Stated goal:
Copy the stretch of lines from the one containing "Which sits at" through the end of the lines below, reproducing each line unchanged.

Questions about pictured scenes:
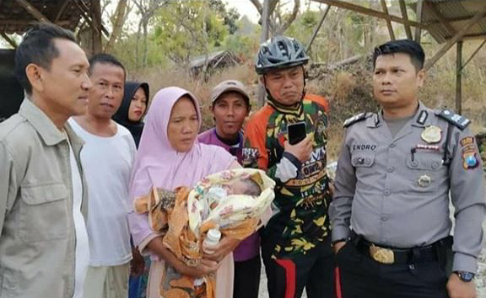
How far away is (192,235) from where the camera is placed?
1.94 meters

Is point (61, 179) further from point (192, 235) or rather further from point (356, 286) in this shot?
point (356, 286)

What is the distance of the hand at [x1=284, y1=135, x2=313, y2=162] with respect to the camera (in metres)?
2.38

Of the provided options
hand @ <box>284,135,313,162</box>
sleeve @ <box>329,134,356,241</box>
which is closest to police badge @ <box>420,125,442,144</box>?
sleeve @ <box>329,134,356,241</box>

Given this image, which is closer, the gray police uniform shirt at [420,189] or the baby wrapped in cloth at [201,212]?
the baby wrapped in cloth at [201,212]

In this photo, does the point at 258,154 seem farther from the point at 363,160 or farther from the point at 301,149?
the point at 363,160

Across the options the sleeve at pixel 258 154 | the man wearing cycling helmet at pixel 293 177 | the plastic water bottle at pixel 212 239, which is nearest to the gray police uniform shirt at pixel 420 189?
the man wearing cycling helmet at pixel 293 177

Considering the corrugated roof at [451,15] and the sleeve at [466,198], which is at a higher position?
the corrugated roof at [451,15]

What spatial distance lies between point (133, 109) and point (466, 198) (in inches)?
81.3

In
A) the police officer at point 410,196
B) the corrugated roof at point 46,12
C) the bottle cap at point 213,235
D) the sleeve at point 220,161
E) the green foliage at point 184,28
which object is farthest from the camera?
the green foliage at point 184,28

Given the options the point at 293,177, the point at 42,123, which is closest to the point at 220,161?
the point at 293,177

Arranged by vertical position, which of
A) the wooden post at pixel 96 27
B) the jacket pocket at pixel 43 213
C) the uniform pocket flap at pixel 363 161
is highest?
the wooden post at pixel 96 27

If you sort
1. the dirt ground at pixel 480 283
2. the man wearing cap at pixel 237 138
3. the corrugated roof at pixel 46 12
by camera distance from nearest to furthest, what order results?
the man wearing cap at pixel 237 138, the dirt ground at pixel 480 283, the corrugated roof at pixel 46 12

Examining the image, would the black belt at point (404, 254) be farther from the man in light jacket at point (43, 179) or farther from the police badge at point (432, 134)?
the man in light jacket at point (43, 179)

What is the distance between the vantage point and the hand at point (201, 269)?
2096 millimetres
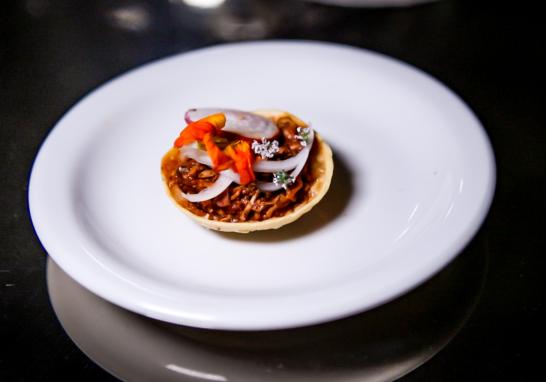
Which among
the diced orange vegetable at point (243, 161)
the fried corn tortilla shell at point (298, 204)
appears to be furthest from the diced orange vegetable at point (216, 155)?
the fried corn tortilla shell at point (298, 204)

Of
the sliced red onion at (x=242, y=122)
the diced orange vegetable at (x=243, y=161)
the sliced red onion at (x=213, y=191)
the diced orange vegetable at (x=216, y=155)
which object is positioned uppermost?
the sliced red onion at (x=242, y=122)

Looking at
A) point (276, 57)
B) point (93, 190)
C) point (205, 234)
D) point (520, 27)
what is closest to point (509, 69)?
point (520, 27)

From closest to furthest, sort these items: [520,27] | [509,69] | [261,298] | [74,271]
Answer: [261,298]
[74,271]
[509,69]
[520,27]

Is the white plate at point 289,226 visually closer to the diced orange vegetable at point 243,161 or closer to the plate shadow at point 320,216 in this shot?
the plate shadow at point 320,216

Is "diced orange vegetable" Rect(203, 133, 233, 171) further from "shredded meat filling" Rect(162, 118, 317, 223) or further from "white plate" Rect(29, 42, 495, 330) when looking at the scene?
"white plate" Rect(29, 42, 495, 330)

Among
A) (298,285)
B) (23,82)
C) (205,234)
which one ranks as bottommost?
(23,82)

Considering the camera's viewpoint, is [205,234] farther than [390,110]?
No

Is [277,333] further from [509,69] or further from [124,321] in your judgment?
[509,69]
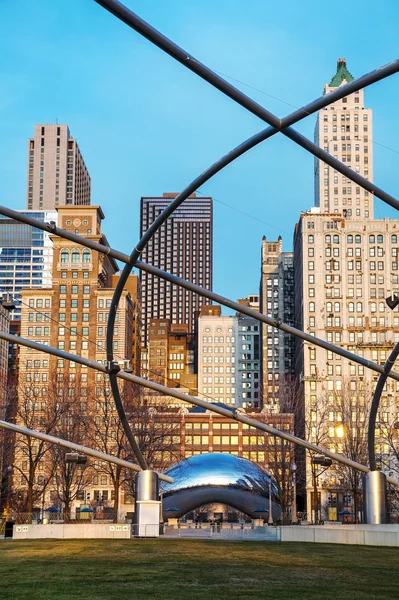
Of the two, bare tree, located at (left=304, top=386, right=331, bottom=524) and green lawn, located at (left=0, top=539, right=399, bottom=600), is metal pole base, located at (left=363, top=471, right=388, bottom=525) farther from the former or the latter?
bare tree, located at (left=304, top=386, right=331, bottom=524)

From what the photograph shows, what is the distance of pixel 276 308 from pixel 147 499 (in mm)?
146094

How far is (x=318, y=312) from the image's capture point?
146625 millimetres

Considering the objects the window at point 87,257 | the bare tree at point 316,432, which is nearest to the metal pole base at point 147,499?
the bare tree at point 316,432

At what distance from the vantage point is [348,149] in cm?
17962

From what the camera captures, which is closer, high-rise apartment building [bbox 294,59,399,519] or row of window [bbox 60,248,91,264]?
high-rise apartment building [bbox 294,59,399,519]

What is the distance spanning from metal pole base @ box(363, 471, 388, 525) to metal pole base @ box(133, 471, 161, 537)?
949cm

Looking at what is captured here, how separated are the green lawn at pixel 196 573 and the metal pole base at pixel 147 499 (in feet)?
19.9

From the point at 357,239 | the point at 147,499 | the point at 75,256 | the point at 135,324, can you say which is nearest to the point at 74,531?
the point at 147,499

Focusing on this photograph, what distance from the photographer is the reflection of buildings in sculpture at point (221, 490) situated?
70.9 metres

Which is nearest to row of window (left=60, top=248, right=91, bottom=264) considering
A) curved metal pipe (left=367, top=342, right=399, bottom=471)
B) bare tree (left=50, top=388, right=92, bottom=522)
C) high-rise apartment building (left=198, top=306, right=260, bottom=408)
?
high-rise apartment building (left=198, top=306, right=260, bottom=408)

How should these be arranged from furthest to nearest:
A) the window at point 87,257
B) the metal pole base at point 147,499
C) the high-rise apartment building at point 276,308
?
the high-rise apartment building at point 276,308 < the window at point 87,257 < the metal pole base at point 147,499

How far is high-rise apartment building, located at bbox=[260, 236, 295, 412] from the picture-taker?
17925 centimetres

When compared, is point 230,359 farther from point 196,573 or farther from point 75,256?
point 196,573

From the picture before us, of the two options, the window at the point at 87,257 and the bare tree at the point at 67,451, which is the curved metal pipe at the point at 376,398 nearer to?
the bare tree at the point at 67,451
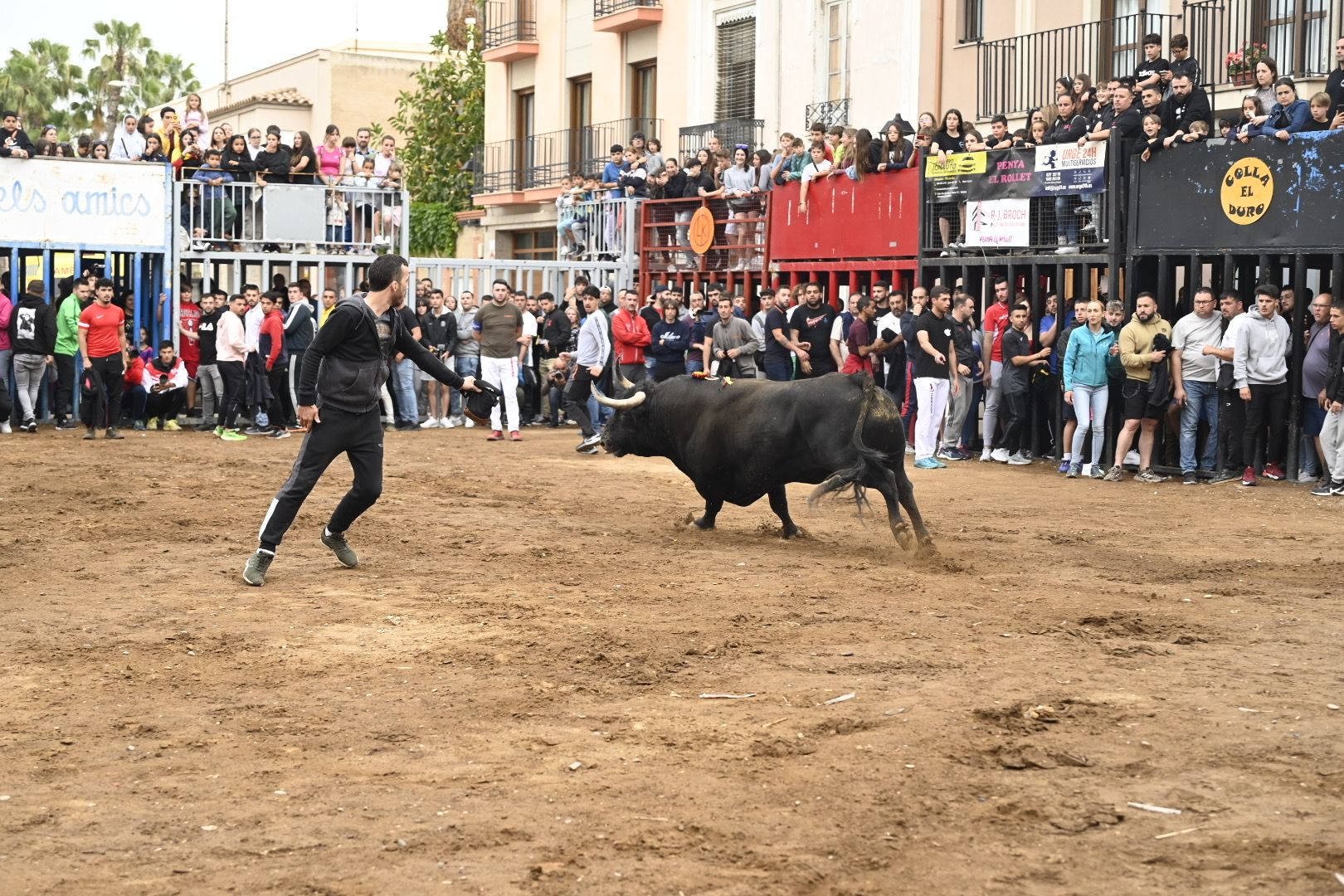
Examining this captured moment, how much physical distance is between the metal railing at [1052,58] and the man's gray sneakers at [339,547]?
15118mm

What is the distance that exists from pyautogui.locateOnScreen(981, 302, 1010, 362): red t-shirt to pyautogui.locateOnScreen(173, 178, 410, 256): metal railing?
28.9 feet

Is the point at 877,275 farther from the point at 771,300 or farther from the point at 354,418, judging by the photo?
the point at 354,418

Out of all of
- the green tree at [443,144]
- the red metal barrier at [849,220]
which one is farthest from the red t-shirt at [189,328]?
the green tree at [443,144]

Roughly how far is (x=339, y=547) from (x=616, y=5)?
80.2 feet

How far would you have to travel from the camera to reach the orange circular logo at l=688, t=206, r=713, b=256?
2269cm

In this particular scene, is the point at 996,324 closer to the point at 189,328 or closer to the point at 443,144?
the point at 189,328

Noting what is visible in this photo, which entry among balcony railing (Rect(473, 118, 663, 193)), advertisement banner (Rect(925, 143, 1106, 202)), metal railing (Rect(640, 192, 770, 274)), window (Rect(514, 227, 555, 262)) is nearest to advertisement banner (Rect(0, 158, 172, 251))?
metal railing (Rect(640, 192, 770, 274))

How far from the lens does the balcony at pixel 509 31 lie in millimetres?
36031

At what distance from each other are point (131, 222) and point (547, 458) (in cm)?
709

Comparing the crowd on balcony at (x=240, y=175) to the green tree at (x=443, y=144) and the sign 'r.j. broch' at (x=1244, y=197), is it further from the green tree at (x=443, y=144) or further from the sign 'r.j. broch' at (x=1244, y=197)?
the green tree at (x=443, y=144)

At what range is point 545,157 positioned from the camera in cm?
3578

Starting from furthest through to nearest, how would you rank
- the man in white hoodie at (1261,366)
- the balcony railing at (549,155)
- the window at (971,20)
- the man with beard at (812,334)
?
the balcony railing at (549,155), the window at (971,20), the man with beard at (812,334), the man in white hoodie at (1261,366)

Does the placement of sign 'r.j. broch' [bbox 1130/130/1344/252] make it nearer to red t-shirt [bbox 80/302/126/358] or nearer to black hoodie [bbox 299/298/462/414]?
black hoodie [bbox 299/298/462/414]

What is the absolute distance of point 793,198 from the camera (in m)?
20.9
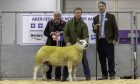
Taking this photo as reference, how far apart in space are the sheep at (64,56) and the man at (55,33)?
558 mm

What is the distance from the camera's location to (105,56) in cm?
1433

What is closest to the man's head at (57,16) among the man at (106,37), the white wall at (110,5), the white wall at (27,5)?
the man at (106,37)

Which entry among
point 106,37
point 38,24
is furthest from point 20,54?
point 106,37

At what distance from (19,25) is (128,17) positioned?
10.9ft

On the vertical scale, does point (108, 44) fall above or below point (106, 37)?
below

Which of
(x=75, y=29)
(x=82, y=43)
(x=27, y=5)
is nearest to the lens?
(x=82, y=43)

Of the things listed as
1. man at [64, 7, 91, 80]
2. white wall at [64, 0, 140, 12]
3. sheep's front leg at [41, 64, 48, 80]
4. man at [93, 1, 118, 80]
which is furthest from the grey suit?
white wall at [64, 0, 140, 12]

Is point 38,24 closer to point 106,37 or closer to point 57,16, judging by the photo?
point 57,16

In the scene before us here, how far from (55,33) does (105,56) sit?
5.12 feet

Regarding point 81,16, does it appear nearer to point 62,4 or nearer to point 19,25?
point 19,25

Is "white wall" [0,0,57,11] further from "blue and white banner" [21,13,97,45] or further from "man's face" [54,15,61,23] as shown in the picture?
"man's face" [54,15,61,23]

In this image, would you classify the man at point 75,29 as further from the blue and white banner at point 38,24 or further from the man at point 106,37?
the blue and white banner at point 38,24

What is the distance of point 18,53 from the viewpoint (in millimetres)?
15578

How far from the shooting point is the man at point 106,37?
14125 mm
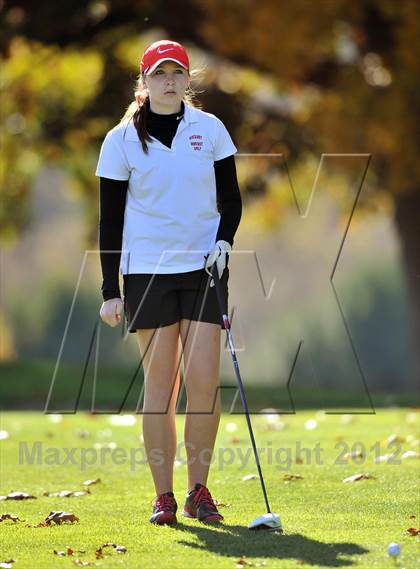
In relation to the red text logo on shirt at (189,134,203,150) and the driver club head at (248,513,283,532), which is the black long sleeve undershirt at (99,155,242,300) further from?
the driver club head at (248,513,283,532)

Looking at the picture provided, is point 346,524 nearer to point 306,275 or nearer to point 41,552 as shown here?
point 41,552

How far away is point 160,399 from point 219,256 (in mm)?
695

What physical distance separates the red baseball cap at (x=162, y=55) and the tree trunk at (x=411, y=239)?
12.2 metres

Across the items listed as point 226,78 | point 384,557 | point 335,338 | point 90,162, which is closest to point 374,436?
point 384,557

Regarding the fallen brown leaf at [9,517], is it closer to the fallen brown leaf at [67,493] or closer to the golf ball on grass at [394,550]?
the fallen brown leaf at [67,493]

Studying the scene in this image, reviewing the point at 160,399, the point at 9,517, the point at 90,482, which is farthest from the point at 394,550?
the point at 90,482

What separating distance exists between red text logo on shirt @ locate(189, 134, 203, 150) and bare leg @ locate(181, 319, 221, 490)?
0.76m

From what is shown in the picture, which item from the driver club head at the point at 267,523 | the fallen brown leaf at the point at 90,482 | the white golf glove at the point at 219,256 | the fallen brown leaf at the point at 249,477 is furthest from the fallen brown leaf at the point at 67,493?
the white golf glove at the point at 219,256

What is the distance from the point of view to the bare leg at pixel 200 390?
529 cm

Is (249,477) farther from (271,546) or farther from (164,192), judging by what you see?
(164,192)

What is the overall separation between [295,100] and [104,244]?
1473 cm

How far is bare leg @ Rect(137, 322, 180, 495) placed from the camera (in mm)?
5270

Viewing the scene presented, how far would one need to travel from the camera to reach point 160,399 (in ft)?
17.5

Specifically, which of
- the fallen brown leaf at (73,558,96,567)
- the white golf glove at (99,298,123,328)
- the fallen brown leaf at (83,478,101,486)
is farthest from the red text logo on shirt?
the fallen brown leaf at (83,478,101,486)
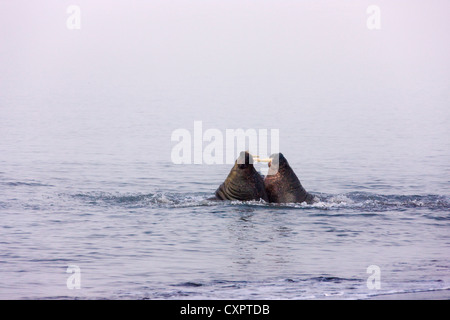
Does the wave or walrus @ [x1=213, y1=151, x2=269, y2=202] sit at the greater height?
walrus @ [x1=213, y1=151, x2=269, y2=202]

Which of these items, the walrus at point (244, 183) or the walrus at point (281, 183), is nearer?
the walrus at point (244, 183)

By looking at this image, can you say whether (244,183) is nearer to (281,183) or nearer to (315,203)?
(281,183)

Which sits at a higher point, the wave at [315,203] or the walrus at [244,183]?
the walrus at [244,183]

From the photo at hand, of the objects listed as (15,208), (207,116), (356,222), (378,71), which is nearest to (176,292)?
(356,222)

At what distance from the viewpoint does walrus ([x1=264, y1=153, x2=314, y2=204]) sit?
2166cm

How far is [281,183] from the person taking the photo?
2183 centimetres

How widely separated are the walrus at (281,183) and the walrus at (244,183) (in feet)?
0.63

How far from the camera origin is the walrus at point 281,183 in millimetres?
21661

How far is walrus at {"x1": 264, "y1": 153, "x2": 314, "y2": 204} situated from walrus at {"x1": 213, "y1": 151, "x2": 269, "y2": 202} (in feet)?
0.63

Exercise result:
Which sits at a higher point, the wave at [315,203] or the walrus at [244,183]?
the walrus at [244,183]

From the photo at hand, of the objects listed as (15,208), (207,116), (356,222), (378,71), which is nearest to (176,292)?
(356,222)

At what distance from the viewpoint does walrus ([x1=264, y1=153, x2=314, y2=204]) sit?
2166cm

How far is [281,183] from the person taking the photo?
2183 centimetres

How widely separated are the walrus at (281,183) and the walrus at (244,183) (in feet)?
0.63

How far from the camera origin is the walrus at point 281,183 in millimetres?
21661

How far is walrus at {"x1": 264, "y1": 153, "x2": 314, "y2": 204} situated from walrus at {"x1": 213, "y1": 151, "x2": 269, "y2": 202} (in feet)?
0.63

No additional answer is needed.